===== EXCERPT TO READ =====
Where there is a transfer of an income by a person to another person, without the transfer of the asset from  which the income arises, such income shall be included in the total income of the transferor, whether such transfer  is revocable or not and whether this transfer is effected before or after the commencement of the Income-tax Act,  1961.

For example:

X who owns a house which fetches a rent of ₹20,000 per month, declares that henceforth the rent shall belong to his friend Y but the house shall remain the property of X. In this case, because there is only a transfer of income without the transfer of the asset, the rental income shall be included in the income of X for purposes of computing his total income.

2. Revocable Transfer of Assets [Section 61] 

By virtue of section 61, if an asset is transferred under a “Revocable Transfer”, income from such asset is taxable in the hands of the transferor.

The Transfer for sections 60, 61 and 62 for this purpose includes any settlement, trust, covenant, agreement or arrangement.
===== DATASET SECTION =====
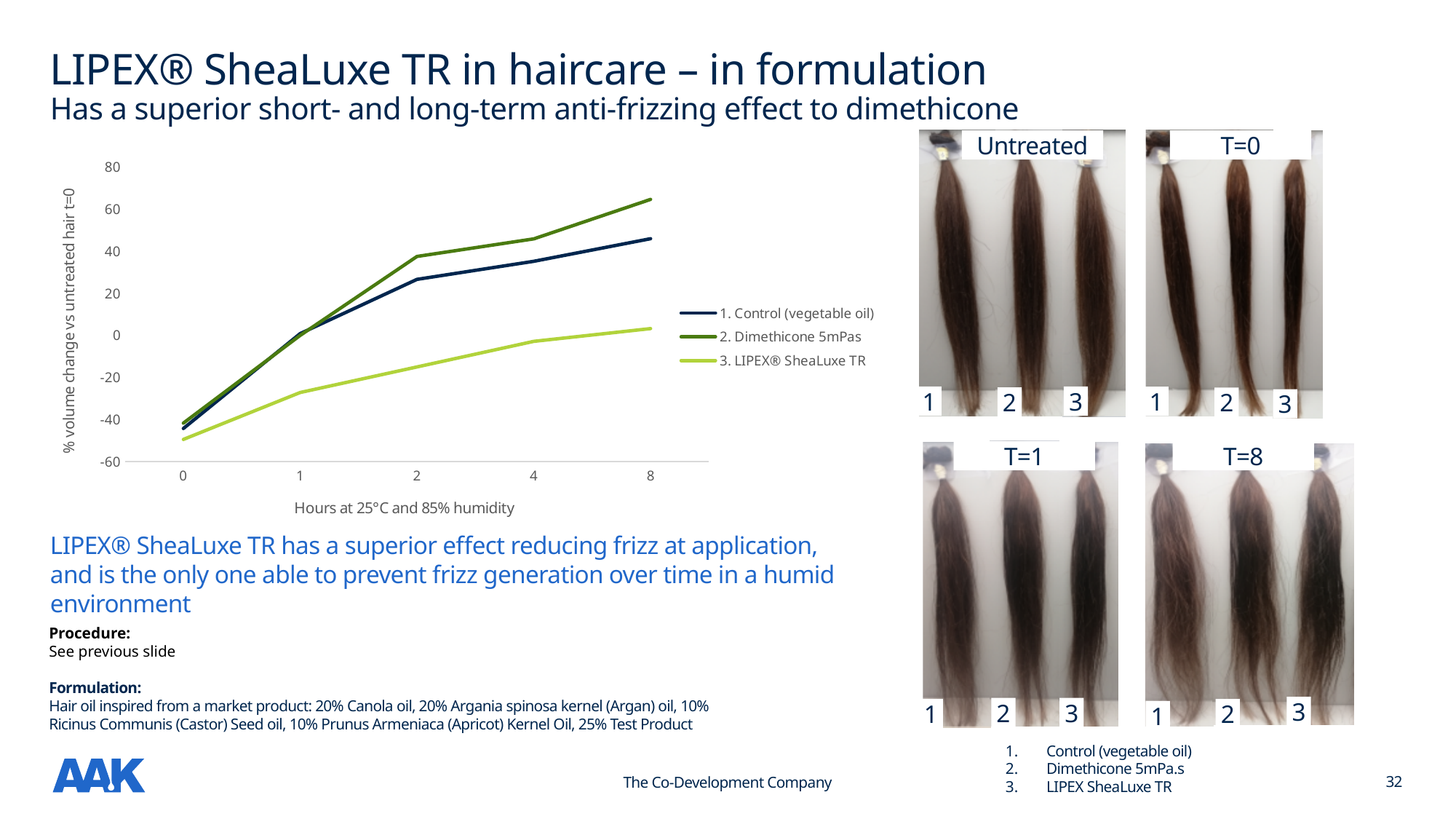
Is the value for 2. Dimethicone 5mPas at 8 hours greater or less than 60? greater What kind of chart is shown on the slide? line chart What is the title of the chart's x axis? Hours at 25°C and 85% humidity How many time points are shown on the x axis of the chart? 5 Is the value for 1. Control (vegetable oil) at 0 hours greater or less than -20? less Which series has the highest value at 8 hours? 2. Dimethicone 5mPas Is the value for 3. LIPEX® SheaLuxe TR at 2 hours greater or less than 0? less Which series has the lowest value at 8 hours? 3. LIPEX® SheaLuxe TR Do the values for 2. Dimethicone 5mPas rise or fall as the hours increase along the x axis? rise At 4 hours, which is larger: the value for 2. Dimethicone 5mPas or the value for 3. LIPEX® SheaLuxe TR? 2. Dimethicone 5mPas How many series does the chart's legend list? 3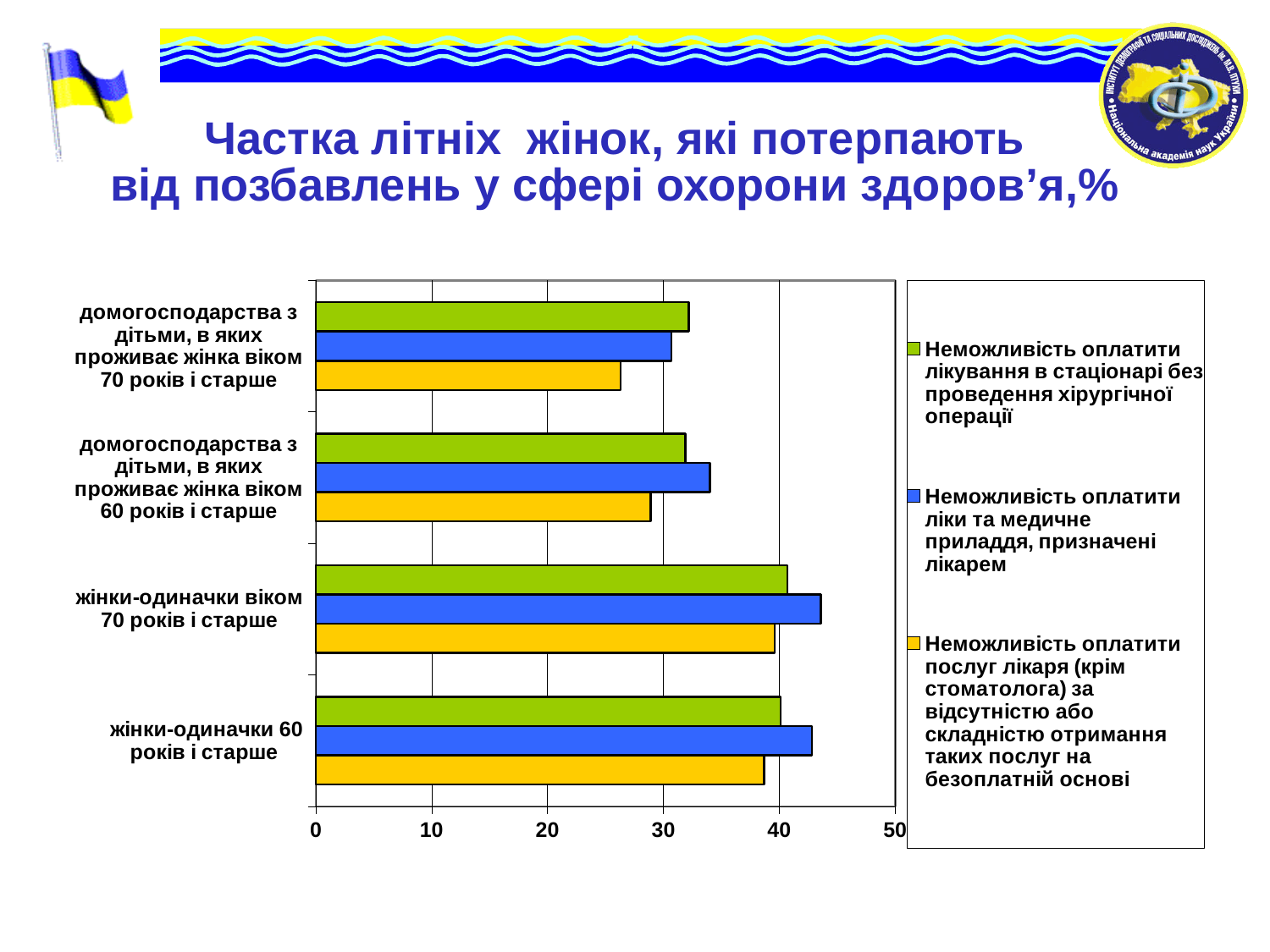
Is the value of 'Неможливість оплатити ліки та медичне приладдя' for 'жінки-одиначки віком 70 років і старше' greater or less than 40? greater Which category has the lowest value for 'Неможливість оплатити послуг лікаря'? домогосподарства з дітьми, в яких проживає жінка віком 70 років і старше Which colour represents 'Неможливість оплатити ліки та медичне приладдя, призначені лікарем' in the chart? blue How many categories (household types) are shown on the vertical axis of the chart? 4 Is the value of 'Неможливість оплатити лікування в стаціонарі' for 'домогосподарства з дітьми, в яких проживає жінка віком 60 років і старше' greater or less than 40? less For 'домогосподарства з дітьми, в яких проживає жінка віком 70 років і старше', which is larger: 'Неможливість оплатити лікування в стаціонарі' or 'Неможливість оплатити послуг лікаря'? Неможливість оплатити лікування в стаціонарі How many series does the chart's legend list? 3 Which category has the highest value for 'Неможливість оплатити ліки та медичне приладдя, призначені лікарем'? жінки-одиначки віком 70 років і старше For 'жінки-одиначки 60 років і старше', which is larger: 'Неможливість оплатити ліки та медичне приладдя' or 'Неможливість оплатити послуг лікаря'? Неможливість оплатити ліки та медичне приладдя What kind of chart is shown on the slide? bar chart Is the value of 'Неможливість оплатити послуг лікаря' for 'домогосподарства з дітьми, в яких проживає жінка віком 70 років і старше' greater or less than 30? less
=====
Please copy the tax passage word for word from "2. Revocable Transfer" to "of the transferor.". The lines above come from a source separate from the tax passage.

2. Revocable Transfer of Assets [Section 61] 

By virtue of section 61, if an asset is transferred under a “Revocable Transfer”, income from such asset is taxable in the hands of the transferor.